It is easy to see that if two circles $C,D$ are tangent at a point $x$, then at least one of $f(C),f(D)$ must have $f(x)$ as a vertex; if $f(C)$ has $f(x)$ as a vertex, we say $C$ stabs $D$ at $x$. It is also easy to see that a circle may stab at most $m$ circles at distinct points.

Let $n\geq 3$. Now we construct a useful two index family $A_{n,k}$ of collections of colored circles:

Let $A_{n,1}$ be the collection consisting of the blue unit circle $U$ at $0$, a ring of $n$ identical red circles (each tangent to their two red neighbours) inscribed in $U$, and a smaller blue circle tangent to each of the red circles. Now, we recurse.

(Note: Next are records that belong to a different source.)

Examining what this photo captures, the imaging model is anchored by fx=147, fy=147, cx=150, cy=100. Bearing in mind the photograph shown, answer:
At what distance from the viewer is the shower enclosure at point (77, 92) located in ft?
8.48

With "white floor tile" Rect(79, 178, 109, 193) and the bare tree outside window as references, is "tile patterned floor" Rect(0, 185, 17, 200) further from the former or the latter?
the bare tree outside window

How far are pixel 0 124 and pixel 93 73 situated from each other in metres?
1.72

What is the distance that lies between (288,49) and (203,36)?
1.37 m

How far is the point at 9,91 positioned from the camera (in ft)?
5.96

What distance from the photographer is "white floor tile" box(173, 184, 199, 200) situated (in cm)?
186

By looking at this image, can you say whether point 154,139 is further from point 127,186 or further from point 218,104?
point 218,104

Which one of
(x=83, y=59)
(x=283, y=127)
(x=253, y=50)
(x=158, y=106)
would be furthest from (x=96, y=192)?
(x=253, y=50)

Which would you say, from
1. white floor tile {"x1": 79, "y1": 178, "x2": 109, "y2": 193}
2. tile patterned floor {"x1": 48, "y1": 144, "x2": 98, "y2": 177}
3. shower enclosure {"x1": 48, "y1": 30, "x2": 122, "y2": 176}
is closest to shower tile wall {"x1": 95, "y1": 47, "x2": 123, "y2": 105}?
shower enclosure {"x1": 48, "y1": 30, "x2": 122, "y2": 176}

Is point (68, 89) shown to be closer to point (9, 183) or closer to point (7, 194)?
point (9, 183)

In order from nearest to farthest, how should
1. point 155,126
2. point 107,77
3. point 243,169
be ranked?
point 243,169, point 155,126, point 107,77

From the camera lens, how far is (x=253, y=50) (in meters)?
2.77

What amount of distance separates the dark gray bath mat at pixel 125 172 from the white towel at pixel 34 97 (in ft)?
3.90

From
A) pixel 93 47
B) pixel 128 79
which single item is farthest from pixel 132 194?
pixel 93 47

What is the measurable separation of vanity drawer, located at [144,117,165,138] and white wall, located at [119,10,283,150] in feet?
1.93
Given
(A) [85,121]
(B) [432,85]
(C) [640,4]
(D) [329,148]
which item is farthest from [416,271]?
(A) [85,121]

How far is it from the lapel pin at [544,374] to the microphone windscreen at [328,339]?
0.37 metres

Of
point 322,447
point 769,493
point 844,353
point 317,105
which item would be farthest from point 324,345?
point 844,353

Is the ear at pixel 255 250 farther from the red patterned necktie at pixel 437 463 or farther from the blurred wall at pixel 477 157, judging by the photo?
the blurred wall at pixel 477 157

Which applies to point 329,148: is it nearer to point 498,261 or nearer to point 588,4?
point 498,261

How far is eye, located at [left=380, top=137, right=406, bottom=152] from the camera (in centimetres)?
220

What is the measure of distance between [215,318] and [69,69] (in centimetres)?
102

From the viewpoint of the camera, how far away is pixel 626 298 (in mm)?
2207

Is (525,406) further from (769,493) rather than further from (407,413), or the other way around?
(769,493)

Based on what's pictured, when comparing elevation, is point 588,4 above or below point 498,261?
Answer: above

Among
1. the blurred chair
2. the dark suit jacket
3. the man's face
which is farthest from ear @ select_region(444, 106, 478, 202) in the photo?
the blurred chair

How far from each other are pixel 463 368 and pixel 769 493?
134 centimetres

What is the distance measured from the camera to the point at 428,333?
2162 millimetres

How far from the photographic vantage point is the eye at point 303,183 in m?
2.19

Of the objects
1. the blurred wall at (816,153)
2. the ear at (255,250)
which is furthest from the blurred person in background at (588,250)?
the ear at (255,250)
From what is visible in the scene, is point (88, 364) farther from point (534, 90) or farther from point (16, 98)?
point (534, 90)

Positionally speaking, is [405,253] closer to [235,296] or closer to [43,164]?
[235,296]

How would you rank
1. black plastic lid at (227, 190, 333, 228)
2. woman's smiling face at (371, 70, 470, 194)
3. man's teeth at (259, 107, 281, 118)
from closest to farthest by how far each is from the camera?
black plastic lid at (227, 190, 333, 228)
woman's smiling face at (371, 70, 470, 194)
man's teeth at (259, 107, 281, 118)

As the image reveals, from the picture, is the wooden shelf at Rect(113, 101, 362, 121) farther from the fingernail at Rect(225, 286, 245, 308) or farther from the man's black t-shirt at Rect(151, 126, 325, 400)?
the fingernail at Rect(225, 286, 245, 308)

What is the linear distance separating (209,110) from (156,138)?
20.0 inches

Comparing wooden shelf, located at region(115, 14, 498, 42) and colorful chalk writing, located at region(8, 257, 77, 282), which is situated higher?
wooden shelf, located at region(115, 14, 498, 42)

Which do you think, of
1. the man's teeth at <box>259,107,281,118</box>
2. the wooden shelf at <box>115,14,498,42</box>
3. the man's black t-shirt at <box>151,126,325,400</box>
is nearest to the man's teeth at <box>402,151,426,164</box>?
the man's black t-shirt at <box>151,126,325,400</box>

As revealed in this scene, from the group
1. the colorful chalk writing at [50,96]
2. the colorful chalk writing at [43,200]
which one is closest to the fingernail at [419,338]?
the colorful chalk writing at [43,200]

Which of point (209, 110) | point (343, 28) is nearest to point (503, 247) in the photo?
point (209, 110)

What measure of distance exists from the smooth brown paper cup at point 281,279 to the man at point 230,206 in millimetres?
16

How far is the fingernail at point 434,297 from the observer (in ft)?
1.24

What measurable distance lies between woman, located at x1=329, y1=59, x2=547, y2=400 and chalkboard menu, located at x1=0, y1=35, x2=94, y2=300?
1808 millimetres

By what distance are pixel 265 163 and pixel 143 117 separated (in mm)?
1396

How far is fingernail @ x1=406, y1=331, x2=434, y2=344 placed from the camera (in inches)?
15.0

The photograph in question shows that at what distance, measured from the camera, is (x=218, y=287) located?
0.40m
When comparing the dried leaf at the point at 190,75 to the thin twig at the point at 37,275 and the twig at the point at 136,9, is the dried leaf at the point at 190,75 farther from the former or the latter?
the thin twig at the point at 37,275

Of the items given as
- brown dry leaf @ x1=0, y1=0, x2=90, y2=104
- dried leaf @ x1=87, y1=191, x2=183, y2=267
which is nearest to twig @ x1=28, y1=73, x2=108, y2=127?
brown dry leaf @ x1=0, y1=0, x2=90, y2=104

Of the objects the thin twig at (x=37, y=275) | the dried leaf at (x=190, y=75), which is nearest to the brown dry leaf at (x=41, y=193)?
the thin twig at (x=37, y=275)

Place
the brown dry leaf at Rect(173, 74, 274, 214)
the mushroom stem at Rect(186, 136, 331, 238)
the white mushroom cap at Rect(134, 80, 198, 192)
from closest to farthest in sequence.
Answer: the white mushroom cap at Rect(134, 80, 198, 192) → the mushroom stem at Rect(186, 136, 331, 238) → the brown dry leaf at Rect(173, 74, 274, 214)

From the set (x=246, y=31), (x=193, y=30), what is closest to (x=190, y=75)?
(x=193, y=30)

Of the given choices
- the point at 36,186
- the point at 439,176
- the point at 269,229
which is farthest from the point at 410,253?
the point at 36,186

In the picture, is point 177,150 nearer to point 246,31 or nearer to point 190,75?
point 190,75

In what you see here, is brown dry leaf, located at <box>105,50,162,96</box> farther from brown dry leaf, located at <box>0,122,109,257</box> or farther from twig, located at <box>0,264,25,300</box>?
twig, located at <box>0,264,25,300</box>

To create $A_{n,k}$ we replace each of the $n$ red circles $C_i$ in $A_{n,1}$ with smaller copies of $A_{n,k-1}$ each rotated appropriately by an angle $\theta_i$ so that this collection has has $n$ rotational symmetries, and for each of the $n^{k+1}$ red circles in this new collection, adding the two unique blue circles with center $0$ tangent to it (ignoring repeats); here we choose the angles $\theta_i$ so that $A_{n,k}$ does not contain three circles that are pairwise tangent at the same point (the fact that we can do this can be proven relatively easily via a cardinality argument). Depicted below are $A_{n,k}$ for a few small values of $n,k$:

We can imbue our collection of circles $A_{n,k}$ with a simple directed graph structure by defining a directed graph $G_{n,k}=(A_{n,k},E_{n,k})$ where $E_{n,k}$ is a set contianing every edge $CD$ such that $C$ stabs $D$ but $D$ does not stab $C$, and one edge out of every pair $CD,DC$ where $C$ and $D$ mutually stab eachother. Note that all information about the graph $G_{n,k}$ except for edge direction is encoded by tangency relations between the circles/vertices in $A_{n,k}$. Now, let $e_{n,k}$ and $v_{n,k}$ be the number of edges and vertices of $G_{n,k}$ respectively. For every vertex $C$ in $A_{n,k}$, we know that $C$ may stab at most $m$ other vertices in $A_{n,k}$ (since no three circles in $A_{n,k}$ are pairwise tangent at the same point), so $\text{out}(C)\leq m$ (this is the outdegree of $C$ in $G_{n,k}$). The degree sum formula then gives us that: $$e_{n,k} = \sum_{C\in A_{n,k}} \text{out}(C) \leq mv_{n,k}$$

Given how $A_{n,k}$ was constructed recursively, it is not too hard to see that $e,v$ satisfy the following recurrence inequalities: \begin{equation}\begin{split} v_{n,k+1} &\leq 2+nv_{n,k}+2n^k\\ e_{n,k+1} &\geq 3n+ne_{n,k}+2n^{k+1}\\ \end{split}\qquad\begin{split} v_{n,1}&=2+n\\ e_{n,1}&=3n\\ \end{split}\end{equation}

Applying induction on $k$, we may deduce the following asymptotic inequalities for $e,v$ with respect to $n$ (fixed $k$): \begin{equation}\begin{split} v_{n,k} &\leq n^k[1+o(1)]\\ e_{n,k} &\geq (2k+1)n^k[1+o(1)]\\ \end{split}\end{equation} Therefore, letting $2k+1>m$, for some large enough value of $n$, we will have that $e_{n,k}>mv_{n,k}$, which is a contradiction. Therefore our injective map $f$ cannot exist.